Imagine, if people walked or biked to work—like your grandad in all probability did. Imagine having lunch in your local cafe or pub with friends. Imagine popping out mid-afternoon to pick up your kids from school. Imagine buying your Christmas prezzies in a shop where the owner knows your taste and that are not angry zoos full of strangers. Think what all that would do to revitalise High Streets and pour money back into the community and not into Starbucks at the Gyle.
It would require planners to take off the “but the book says” blinkers and—for once—get creative, including putting dynamite under their sleepy EDU colleagues to find places for low-impact/office business in or near town centres or in attractive small enclaves near enough to bike/walk to. They need to grab developers by the lapels (or somewhere more sensitive) and say “I know you want to build nothing but acres of 5-bedroom mansions for top dollar but what our towns need are mixed housing. as far as possible integrated with jobs, retail and other infrastructure like medical centres, schools and sports facilities. Do it creatively or you get no consent.”
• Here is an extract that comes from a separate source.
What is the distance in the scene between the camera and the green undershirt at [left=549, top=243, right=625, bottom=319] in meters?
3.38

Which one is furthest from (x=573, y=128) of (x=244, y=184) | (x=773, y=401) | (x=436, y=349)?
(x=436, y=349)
People will use good facilities if they are convenient; they will enjoy it all the more if it is frequented by friends and neighbours so that local shops/gyms/parks effectively become social centres at the end of the road. Then everyone will be amazed how much time they now have with their family and friends because they don’t spend their life 35 miles distant from them. They will also be surprised how much more money they have not filling the tank twice a week at £85 a pop and the corner bakery or deli does a better lunch for half the price of Ritz Bar & Grill.
But, most of all, they will have discovered pretty much the only practical formula for green living in the 21st century that doesn’t involve stone age poverty. Not only will we all enjoy a much better quality of life but those who still wish to be there in the thick of it won’t find themselves (and half of Leith) flooded out of Ocean Terminal in about 138 years time.